> _Your assignment_: Beginning with the line that contains "żółw po latach", reproduce every line through the end of the records below exactly, and leave the pictures out.

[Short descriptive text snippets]
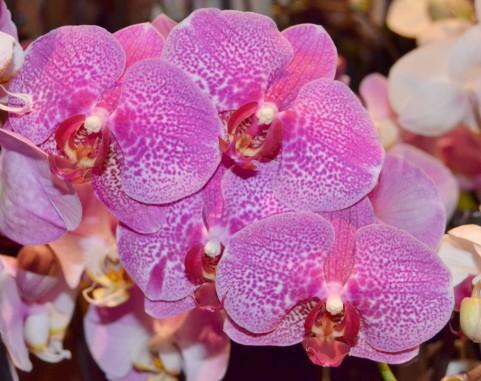 kochouran-pink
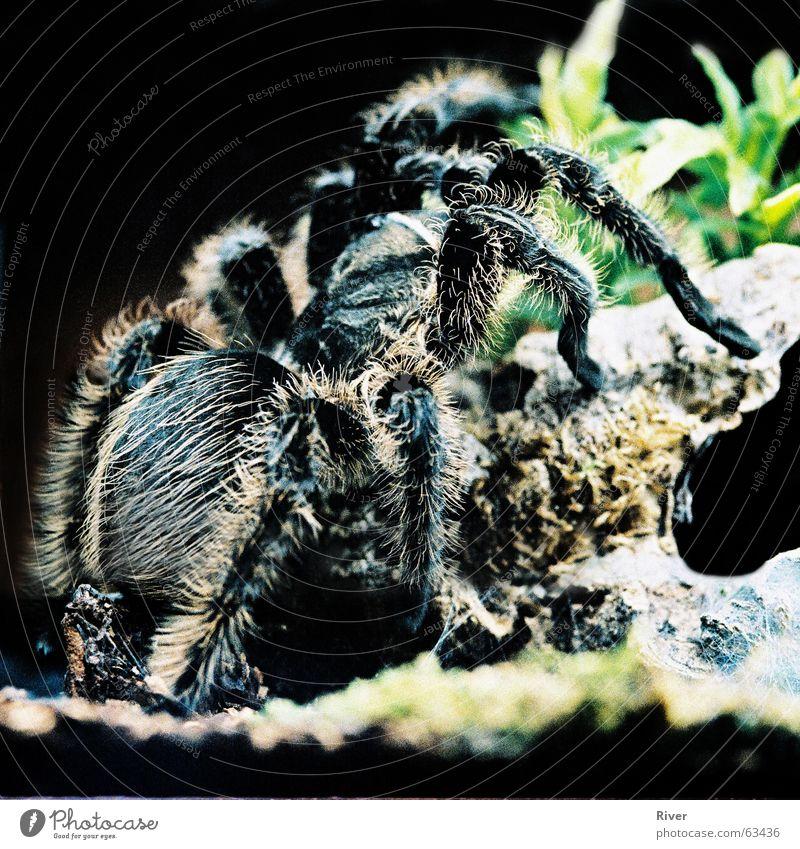 Spinne Haare & Frisuren Beine Netz Ekel 8 bissig Vogelspinne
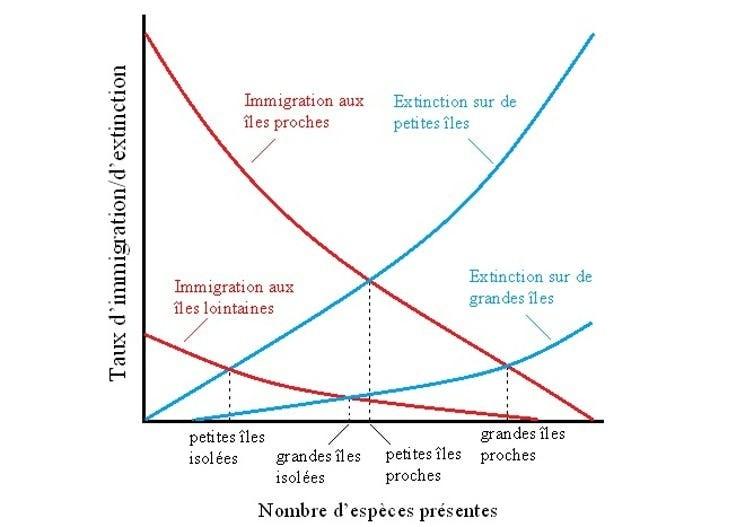 Illustration de la théorie de l'île biogéographique de R. MacArthur et E. Wilson, basée sur deux prédictions : les taux d'immigration sont plus élevés vers les îles proches d'une source de colonisateurs, et les taux d'extinction des espèces sont élevés sur les petites îles. Le modèle montre qu'il y a un plus grand nombre d'espèces dans les grandes îles proches que dans les petites îles isolées.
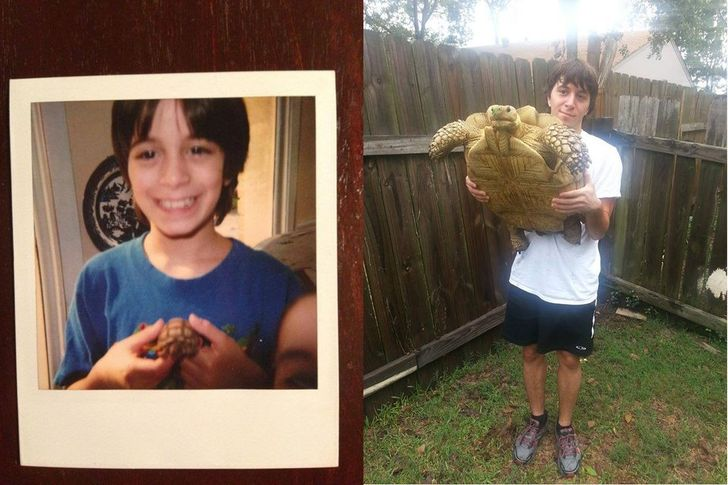 żółw po latach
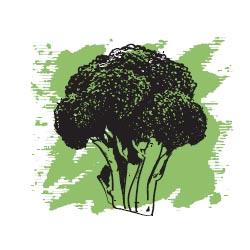 Брокколи масло экологически чистое нераф. 15 мл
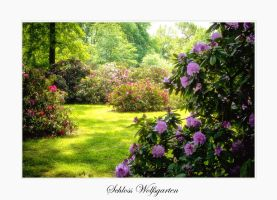 Schloss Wolfsgarten III by calimer00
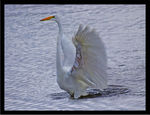 Title: Flapping Egret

> _Worked solution_:
 żółw po latach
 Брокколи масло экологически чистое нераф. 15 мл
 Schloss Wolfsgarten III by calimer00
 Title: Flapping Egret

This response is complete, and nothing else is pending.